** DATASET ENTRIES **

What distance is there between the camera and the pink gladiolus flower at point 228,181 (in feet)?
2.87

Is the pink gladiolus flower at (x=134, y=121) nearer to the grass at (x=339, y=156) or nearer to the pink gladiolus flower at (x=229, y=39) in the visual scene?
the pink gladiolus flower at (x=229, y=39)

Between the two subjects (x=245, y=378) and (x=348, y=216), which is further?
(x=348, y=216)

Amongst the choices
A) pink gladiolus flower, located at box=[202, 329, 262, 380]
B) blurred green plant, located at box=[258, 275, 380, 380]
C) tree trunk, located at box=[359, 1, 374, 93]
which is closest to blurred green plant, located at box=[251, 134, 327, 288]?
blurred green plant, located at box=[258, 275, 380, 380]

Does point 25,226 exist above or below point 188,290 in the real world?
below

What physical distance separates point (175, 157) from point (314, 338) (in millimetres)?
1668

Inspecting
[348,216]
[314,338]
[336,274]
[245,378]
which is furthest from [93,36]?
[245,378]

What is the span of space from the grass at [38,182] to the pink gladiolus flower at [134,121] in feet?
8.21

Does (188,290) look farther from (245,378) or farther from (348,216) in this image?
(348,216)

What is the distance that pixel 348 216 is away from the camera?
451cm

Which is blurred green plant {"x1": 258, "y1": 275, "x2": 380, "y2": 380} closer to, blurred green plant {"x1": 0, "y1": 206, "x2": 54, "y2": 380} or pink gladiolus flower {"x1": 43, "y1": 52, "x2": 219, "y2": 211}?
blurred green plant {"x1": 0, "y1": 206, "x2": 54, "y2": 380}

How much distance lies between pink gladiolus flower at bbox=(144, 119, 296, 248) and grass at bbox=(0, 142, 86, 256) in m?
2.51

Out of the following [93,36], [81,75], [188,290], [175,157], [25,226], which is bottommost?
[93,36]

** WORK TO DO **
Rewrite all the records above, putting "lawn" in place of "grass" wherever it occurs and leaving every other word unchanged.

** TASK OUTPUT **
What distance is there between the camera and the pink gladiolus flower at point 228,181 (in feet)?
2.87

Is the pink gladiolus flower at (x=134, y=121) nearer to the lawn at (x=339, y=156) or nearer to the pink gladiolus flower at (x=229, y=39) in the visual scene?
the pink gladiolus flower at (x=229, y=39)

Between the two subjects (x=245, y=378) and (x=348, y=216), which is further?
(x=348, y=216)

Amongst the choices
A) pink gladiolus flower, located at box=[202, 329, 262, 380]
B) blurred green plant, located at box=[258, 275, 380, 380]
C) tree trunk, located at box=[359, 1, 374, 93]
which is closest to blurred green plant, located at box=[251, 134, 327, 288]?
blurred green plant, located at box=[258, 275, 380, 380]

Does point 25,226 exist above or below point 188,290 in the real world?
below

What physical distance separates point (175, 157) from point (314, 338) (in millimetres)?
1668

Inspecting
[348,216]
[314,338]
[336,274]
[245,378]
which is furthest from [93,36]?
[245,378]

What is the span of space from the lawn at [38,182] to the pink gladiolus flower at [134,121] in feet?
8.21

Does (188,290) look farther from (245,378) or farther from (348,216) in this image?
(348,216)

What is the distance that pixel 348 216 is away from the camera?
451cm

Which is blurred green plant {"x1": 258, "y1": 275, "x2": 380, "y2": 380} closer to, blurred green plant {"x1": 0, "y1": 206, "x2": 54, "y2": 380} or pink gladiolus flower {"x1": 43, "y1": 52, "x2": 219, "y2": 211}?
blurred green plant {"x1": 0, "y1": 206, "x2": 54, "y2": 380}

How much distance lies between pink gladiolus flower at bbox=(144, 119, 296, 248) and lawn at bbox=(0, 142, 86, 256) in m?
2.51

Out of the following [93,36], [81,75], [188,290], [175,157], [25,226], which is bottommost?
[93,36]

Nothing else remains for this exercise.